I just feel like I'm going to lose him again and I know Madison by now.. she's gonna threaten him to choose between us. He admitted he loved her and that he had feelings for her, that doesn't just go away Over night. I mean , He didn't even block her so he couldn't have been that angry with her..

Am I going to tell him I saw the message? No , I don't want him to think I was looking through his phone. And it's the truth I really wasn't looking through his phone . His phone just happened ding right next to me and I just happened to see the message.

I tried to shake off the feeling and go on with my day by continuing to make my bed , I'm really not trying to be in a down mood all day. Our moms wanna celebrate us graduating and I just got my bestfriend back ,it's supposed to be a happy day. He didn't even make the choice yet, maybe I'm getting ahead of myself, I kept trying  to convince myself.

"Hey , you didn't do too bad with the fit. I actually like it" I heard Xolo's voice of approval from behind me.

He can not see that I'm upset ,I don't want his decision to be influenced by me or for him to take pity on me. I want him to make an honest decision , the decision he really wants. Besides he has always told me everything ,  I think he'll talk about it with me once he sees the message. He will fill me in and I can see where his heads at . That will definitely calm me down. For now I have to act normal.

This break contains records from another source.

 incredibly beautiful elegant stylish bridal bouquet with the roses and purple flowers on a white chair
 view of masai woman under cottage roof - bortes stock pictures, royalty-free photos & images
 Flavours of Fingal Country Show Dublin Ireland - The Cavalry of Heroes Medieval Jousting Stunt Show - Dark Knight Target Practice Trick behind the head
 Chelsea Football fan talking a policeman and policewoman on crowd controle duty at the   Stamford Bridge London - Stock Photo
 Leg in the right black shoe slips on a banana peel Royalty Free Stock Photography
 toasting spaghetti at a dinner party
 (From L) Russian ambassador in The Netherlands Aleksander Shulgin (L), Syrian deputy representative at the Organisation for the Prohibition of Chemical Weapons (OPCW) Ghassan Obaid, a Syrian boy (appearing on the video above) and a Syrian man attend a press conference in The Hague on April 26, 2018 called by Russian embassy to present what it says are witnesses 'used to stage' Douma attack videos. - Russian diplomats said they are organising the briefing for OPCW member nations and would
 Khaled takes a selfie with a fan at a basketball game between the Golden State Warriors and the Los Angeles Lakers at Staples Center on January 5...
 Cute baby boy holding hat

I turned around to see him in the tan cargo pants and white t-shirt I picked out. His black long soft hair was naturally done to perfection. The chain complimented the outfit perfectly. Just as  I thought. And of course he looks so cute in it-I really hate him.

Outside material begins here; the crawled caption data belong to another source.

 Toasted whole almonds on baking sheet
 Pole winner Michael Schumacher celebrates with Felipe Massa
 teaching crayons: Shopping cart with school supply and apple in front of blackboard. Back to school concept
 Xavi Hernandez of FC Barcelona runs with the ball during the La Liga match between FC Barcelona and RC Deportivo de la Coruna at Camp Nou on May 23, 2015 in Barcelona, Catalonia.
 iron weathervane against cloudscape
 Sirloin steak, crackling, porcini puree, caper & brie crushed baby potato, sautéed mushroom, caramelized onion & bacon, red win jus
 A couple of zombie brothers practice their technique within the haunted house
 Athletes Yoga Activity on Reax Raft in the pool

"Yup You're welcome , I knew it would look good. What can I say , I'm a stylist " I bragged as I shrugged my shoulders.

"Don't flatter yourself , I think it's my beard and luscious hair that made it that much better. It's that touch of magic that brings it all together you know ?"he furrowed his eyebrows as he stroked his beard.

Not gonna lie , I do love his hair and beard. He's the only guy I've seen that actually looks good with long hair and a beard but he doesn't need to know that -what do I look like ? A simp ? For him ? Nope not me. I'm supposed to be sticking  to operation never gain feelings for Xolo or find him attractive ever again and I will succeed. There's no reason for me to be wasting my time having feelings for him when I know he would never feel the same way back.

"No actually I don't know - keep telling yourself that though.We both know it was my styling skills "I smiled.

"Shut up loser , you know it's true. You're just jealous you don't have a beard - I truly feel bad for you. You just had to be a girl, tragic .   " he shook his head.

"Oh yea I am so jealous, I definitely wish I was a man so I can sit around all day and stroke my beard just like you. You're really living the life " I sarcastically nodded as I sat back on my bed.

"Yeah exactly ,I am. What can I say , You're missing out " He rose his eyebrows at me as he walked towards the night stand. He then picked up his phone.

Okay this is the moment, I know he's gonna tell me what's going on. I watched as his playful expression slowly turned into one of confusion and intensity , his eyes completely focused on his screen ,reading through every word intently.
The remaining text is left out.